**What the task asks**:
Pick up the blog post about Dickens and *David Copperfield* below and continue it from the end of its last sentence.

+++ Selection

Almond-pistachio cookies with cardamom

Almond-pistachio cookies with cardamom

Well, I went on and on about Charles Dickens, yesterday, with appropriate verbosity, a quality that I feel he and I share. I was thinking, through the night, that I should have let Dickens speak for himself. I should have quoted the man. So that’s what I plan to do now, with two passages from David Copperfield, one of my other favorite Dickens novels. I believe this was the first novel he wrote in the first person, a point of view from which you think it would be tricky to reveal and maintain all of the complexities of a Dickens plot. David Copperfield’s voice is so sweet and funny and self-deprecating, and his observations so honest and human, that it becomes, instead, the perfect point of view from which to reveal the plot, and the reader relishes the uncertainty with which it unfolds. I chose these two passages because I think they demonstrate how powerfully Dickens uses humor. In the first example the situation is indescribably sad, and the humor and the awkwardness add a sort of unsentimental poignancy. This is the moment that David, away at school, learns of the death of his mother…

    “Mr. Creakle, at whom of course I looked, shook his head without looking at me, and stopped up a sigh with a very large piece of buttered toast.

++++++
+++ Information shown

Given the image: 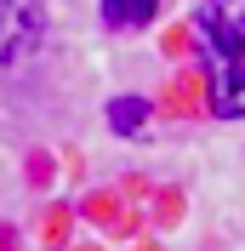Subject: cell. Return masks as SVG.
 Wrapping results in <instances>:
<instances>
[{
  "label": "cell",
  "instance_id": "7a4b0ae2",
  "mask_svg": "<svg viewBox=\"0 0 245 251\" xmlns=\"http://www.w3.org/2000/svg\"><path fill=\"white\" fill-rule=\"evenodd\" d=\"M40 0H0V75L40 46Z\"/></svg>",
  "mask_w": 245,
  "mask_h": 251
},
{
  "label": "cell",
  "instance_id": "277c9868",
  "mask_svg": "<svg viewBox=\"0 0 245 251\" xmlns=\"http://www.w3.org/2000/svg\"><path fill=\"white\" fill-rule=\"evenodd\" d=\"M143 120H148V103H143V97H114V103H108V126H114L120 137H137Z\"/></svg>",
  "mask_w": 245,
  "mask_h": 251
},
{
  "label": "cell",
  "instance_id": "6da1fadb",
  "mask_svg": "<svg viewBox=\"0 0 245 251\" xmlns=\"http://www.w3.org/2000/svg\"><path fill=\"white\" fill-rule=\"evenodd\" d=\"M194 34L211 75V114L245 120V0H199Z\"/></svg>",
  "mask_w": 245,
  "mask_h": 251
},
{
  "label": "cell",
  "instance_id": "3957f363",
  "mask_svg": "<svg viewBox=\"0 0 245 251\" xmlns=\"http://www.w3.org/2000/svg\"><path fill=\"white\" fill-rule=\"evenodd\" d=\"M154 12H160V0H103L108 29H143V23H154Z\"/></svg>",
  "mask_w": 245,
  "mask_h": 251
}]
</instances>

++++++
+++ Information shown

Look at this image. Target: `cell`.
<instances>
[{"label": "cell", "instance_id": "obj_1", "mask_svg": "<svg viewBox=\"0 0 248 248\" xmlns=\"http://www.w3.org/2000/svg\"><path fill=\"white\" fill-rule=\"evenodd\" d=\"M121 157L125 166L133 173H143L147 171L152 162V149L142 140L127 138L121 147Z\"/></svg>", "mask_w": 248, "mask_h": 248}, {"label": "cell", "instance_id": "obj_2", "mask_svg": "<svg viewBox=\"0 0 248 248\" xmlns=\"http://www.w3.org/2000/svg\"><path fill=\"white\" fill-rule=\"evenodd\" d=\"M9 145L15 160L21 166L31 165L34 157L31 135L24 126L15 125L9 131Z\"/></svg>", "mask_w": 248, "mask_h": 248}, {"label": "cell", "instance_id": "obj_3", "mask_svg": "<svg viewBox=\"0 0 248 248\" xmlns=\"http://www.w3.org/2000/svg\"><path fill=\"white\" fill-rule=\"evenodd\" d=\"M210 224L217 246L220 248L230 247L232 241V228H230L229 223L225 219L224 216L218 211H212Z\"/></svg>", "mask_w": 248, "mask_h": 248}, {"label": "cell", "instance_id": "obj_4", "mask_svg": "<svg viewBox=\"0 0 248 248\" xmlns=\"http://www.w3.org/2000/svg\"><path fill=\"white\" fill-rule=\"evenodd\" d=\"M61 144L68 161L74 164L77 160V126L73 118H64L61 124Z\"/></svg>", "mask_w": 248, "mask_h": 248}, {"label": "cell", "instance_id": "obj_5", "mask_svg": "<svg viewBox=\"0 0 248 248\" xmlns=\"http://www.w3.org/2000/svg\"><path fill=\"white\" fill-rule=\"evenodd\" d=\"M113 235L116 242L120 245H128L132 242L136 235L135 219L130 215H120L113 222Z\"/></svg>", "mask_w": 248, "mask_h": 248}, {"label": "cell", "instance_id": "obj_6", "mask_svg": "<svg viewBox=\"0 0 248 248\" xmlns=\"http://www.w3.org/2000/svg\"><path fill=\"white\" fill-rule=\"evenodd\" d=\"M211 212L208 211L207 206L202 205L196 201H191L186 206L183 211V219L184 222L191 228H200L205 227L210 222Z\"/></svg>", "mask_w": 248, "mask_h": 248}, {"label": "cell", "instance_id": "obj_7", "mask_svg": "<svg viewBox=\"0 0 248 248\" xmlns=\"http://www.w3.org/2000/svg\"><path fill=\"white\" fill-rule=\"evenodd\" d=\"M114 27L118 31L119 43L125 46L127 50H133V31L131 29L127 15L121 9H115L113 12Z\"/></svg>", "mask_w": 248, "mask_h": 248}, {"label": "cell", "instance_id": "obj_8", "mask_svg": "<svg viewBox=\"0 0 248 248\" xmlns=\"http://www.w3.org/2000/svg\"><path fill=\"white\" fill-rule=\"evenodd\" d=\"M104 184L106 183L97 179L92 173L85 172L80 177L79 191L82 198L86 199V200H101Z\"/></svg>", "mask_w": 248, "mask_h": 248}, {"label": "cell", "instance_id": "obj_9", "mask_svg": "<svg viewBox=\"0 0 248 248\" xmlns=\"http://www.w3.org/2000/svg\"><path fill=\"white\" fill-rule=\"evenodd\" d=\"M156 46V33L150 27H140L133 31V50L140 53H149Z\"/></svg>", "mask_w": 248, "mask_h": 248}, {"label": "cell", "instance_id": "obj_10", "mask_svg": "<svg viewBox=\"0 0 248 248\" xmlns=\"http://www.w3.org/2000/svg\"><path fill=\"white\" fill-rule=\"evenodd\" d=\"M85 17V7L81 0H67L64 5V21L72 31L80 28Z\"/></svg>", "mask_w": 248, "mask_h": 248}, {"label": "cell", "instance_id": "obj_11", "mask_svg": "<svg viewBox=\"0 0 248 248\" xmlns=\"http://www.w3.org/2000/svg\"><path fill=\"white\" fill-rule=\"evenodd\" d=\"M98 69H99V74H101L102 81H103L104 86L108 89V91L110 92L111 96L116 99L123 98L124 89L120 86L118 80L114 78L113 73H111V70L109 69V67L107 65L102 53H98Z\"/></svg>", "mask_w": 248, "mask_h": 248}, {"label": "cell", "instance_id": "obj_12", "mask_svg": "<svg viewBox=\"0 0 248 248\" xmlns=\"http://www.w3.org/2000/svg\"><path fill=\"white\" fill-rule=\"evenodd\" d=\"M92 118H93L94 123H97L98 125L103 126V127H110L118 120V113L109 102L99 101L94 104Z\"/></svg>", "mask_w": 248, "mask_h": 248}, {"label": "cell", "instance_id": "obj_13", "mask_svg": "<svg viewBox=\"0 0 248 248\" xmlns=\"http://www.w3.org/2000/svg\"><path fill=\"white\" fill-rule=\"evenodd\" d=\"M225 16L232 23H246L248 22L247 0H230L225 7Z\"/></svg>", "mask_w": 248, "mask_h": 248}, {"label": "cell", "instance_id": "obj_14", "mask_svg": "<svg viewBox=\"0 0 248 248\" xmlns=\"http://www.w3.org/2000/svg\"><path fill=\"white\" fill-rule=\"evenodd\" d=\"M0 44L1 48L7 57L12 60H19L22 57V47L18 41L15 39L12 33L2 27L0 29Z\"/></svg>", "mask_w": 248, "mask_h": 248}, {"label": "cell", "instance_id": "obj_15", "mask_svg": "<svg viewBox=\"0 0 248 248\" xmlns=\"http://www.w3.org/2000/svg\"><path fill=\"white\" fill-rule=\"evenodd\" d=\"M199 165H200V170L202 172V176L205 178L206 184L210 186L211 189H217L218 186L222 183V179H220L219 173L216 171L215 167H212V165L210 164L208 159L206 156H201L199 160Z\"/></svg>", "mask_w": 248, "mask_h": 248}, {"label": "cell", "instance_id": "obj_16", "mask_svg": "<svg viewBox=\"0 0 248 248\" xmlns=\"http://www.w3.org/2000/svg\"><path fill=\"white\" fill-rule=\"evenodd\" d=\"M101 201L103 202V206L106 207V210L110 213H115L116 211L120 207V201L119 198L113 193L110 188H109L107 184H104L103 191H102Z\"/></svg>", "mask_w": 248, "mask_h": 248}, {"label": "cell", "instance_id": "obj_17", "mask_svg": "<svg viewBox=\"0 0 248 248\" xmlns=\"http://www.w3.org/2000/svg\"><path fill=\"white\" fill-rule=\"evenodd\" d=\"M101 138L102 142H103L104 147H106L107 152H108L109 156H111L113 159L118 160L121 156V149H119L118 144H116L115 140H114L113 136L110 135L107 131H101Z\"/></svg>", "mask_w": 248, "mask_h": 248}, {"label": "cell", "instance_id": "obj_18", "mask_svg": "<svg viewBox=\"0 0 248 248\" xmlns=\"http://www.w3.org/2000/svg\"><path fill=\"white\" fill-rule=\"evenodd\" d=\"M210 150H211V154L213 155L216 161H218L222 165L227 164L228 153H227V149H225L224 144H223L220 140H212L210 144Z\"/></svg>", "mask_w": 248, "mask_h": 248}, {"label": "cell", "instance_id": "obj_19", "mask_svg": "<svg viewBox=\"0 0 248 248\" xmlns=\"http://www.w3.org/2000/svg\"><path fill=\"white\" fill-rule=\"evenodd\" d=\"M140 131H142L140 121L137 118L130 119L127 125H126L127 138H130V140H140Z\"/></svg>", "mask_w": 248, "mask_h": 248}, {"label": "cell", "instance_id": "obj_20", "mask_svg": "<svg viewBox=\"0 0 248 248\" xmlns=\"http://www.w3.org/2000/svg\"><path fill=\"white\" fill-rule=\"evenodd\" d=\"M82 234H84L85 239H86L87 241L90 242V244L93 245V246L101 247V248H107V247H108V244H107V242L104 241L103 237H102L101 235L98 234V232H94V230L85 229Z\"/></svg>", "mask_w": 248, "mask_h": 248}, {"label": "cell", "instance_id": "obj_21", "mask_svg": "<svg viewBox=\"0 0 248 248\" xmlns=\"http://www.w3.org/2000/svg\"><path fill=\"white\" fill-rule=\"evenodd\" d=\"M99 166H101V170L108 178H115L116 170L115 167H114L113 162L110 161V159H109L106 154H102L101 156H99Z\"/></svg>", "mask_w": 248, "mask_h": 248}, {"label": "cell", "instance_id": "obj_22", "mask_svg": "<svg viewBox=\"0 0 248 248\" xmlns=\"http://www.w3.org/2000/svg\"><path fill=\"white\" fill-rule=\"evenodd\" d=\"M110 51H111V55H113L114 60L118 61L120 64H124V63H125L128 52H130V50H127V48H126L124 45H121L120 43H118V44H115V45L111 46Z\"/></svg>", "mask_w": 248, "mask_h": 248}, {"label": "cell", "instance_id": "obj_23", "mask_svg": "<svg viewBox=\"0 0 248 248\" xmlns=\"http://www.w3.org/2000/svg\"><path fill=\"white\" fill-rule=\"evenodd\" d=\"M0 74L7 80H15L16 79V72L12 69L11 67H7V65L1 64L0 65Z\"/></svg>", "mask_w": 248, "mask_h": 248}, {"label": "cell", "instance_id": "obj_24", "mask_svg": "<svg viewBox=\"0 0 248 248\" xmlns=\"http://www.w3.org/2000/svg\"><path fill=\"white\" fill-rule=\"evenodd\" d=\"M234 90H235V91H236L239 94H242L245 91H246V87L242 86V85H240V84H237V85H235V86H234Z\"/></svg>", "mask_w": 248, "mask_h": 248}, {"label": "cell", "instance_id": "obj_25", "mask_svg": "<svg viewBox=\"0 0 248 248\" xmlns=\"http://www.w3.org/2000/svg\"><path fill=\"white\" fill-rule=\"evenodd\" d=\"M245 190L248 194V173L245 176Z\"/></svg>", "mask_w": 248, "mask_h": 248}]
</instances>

++++++

**Result below**:
    ‘You are too young to know how the world changes every day,’ said Mrs. Creakle, ‘and how the people in it pass away. But we all have to learn it, David; some of us when we are young, some of us when we are old, some of us at all times of our lives.’

    I looked at her earnestly.

    ‘When you came away from home at the end of the vacation,’ said Mrs. Creakle, after a pause, ‘were they all well?’ After another pause, ‘Was your mama well?’

    I trembled without distinctly knowing why, and still looked at her earnestly, making no attempt to answer.

    ‘Because,’ said she, ‘I grieve to tell you that I hear this morning your mama is very ill.’

    A mist rose between Mrs. Creakle and me, and her figure seemed to move in it for an instant. Then
    I felt the burning tears run down my face, and it was steady again.

    ‘She is very dangerously ill,’ she added.

    I knew all now.

    ‘She is dead.’

    There was no need to tell me so. I had already broken out into a desolate cry, and felt an orphan in the wide world.”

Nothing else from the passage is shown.